Between December 2007 and November 2008, according to the latest records available, Lowe received $15,700 for renting storage space to the health organization. During that period, it paid a total of $562,332 to businesses owned by its officers, directors and other insiders.
Nonprofit organizations are required to report what the IRS calls "self-dealing'' on the annual 990 tax forms they file with the federal government.
Lowe did not respond to calls seeking comment.
The organization also reported paying $142,000 for construction and maintenance done by a company whose majority owner is Trina Presha-Rosier. Her father, Walter, is the $437,000-a-year president of Manatee County Rural Health Services.
But the organization's tax forms did not report $1.7 million paid to the Pinnacle Group of Sarasota, a company in which Presha-Rosier was also an officer and part owner. The elder Presha said he didn't know his daughter had ties to the firm, which built a new health center in eastern Manatee in 2006.
"If she were a member of that company and we did business with that company, we should have listed it,'' Presha said.
Presha-Rosier said she had a 10 percent ownership stake in the firm but "wasn't really involved'' in the health center job. At the time, she said, she had recently gotten her general contractor's license and was serving what she called an "internship'' before starting her own company.
Another familiar name at Manatee County Rural Health Services is Charlie Wells.
Since the former sheriff retired in 2007 with a net worth of $8 million — by far the most of any Florida sheriff — he has been the organization's "executive vice president for intergovernmental affairs.'' In the 2007-08 budget year, he was paid $102,649.
Wells, who also started a consulting company and a private investigation firm after retiring, was hired to help the rural health agency set up a new nonprofit organization, Family Health Care Centers of Manatee.
"It's a foundation that raises money'' for Manatee County Rural Health Services, Presha said. It has not yet filed any forms with the IRS.
Wells' wife, Leslie, is a former business partner of another well-connected Manatee resident, Paul Sharff.
After Sharff moved from West Virginia to Florida in the early '90s, he and Leslie Wells founded Gold Star Realty. He developed a flashy lifestyle and became a big player in Republican politics, helping boost Attorney Gen. Bill McCollum and Govs. Jeb Bush and Charlie Crist into office.
After Crist's 2006 victory, Sharff treated paid campaign staffers to four days in the Bahamas. In 2008, Crist appointed him chairman of the Early Learning Coalition of Manatee County, a government-funded organization that oversees school readiness programs.
Last August the coalition board approved Sharf's new employment contract and gave him a 17 percent raise — to $90,000 — at a time he had just declared bankruptcy with $22.9 million in debt, much of it stemming from his real estate ventures.
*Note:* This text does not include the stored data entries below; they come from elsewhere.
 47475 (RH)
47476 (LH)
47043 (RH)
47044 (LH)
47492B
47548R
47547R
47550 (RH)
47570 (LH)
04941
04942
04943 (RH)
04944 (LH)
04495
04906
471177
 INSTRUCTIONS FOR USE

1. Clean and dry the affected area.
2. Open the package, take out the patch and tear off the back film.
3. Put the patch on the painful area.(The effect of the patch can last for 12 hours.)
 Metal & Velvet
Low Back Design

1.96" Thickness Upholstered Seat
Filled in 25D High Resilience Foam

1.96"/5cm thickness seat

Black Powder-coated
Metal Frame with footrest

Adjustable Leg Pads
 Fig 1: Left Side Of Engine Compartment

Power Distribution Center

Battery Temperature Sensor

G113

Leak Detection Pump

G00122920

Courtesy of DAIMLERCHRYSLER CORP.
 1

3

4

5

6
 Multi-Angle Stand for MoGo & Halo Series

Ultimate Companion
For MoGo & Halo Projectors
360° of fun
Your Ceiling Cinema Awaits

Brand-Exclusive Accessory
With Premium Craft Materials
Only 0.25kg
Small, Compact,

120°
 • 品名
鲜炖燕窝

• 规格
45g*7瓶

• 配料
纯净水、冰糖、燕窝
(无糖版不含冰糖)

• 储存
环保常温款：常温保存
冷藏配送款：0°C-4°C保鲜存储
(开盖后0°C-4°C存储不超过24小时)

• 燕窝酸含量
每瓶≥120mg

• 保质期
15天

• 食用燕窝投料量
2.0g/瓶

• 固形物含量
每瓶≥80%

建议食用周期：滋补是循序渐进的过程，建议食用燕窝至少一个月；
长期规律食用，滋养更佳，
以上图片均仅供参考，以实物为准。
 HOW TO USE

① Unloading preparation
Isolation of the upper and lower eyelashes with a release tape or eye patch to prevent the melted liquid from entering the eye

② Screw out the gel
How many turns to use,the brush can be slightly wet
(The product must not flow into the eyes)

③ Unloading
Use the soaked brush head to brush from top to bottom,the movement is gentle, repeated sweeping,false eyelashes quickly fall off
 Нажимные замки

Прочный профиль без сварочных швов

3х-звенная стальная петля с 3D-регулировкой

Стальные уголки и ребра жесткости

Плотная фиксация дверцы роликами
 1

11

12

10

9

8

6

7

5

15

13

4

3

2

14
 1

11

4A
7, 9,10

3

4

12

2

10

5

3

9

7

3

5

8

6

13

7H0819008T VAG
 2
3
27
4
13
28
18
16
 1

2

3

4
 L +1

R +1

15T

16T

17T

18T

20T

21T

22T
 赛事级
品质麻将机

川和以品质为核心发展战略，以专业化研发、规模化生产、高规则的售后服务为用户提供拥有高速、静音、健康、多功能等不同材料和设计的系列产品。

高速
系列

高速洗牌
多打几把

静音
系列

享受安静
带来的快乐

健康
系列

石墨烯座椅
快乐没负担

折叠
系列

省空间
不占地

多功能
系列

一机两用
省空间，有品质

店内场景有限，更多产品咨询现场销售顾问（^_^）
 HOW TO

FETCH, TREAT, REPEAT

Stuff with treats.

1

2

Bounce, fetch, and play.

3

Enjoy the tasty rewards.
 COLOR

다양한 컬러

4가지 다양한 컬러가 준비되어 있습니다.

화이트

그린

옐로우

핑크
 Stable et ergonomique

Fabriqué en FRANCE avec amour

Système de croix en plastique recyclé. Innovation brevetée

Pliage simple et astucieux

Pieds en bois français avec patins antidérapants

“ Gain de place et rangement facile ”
(A judge dismissed the bankruptcy filing in January because Sharff failed to insure his properties. He is the defendant in 28 foreclosure cases, and he and Leslie Wells are being sued by a group of Bradenton condo owners for allegedly misleading them about improvements to the units.)
In August, the Early Learning Coalition board also voted to remove one of its members who had complained she was denied permission to speak about Sharff's contract. It bars him from any other business or employment "except for the management of his private personal investments'' without the board's written consent.
Asked for comment, Sharff told the St. Petersburg Times to e-mail him any questions it had. He did not respond.
Despite his legal and financial problems, the 52-year-old Sharff remains close to Crist. Sharff resigned as Republican committeeman for Manatee County in April after Crist decided to run for the U.S. Senate as an independent.
And Sharff still heads Crist's campaign in Manatee.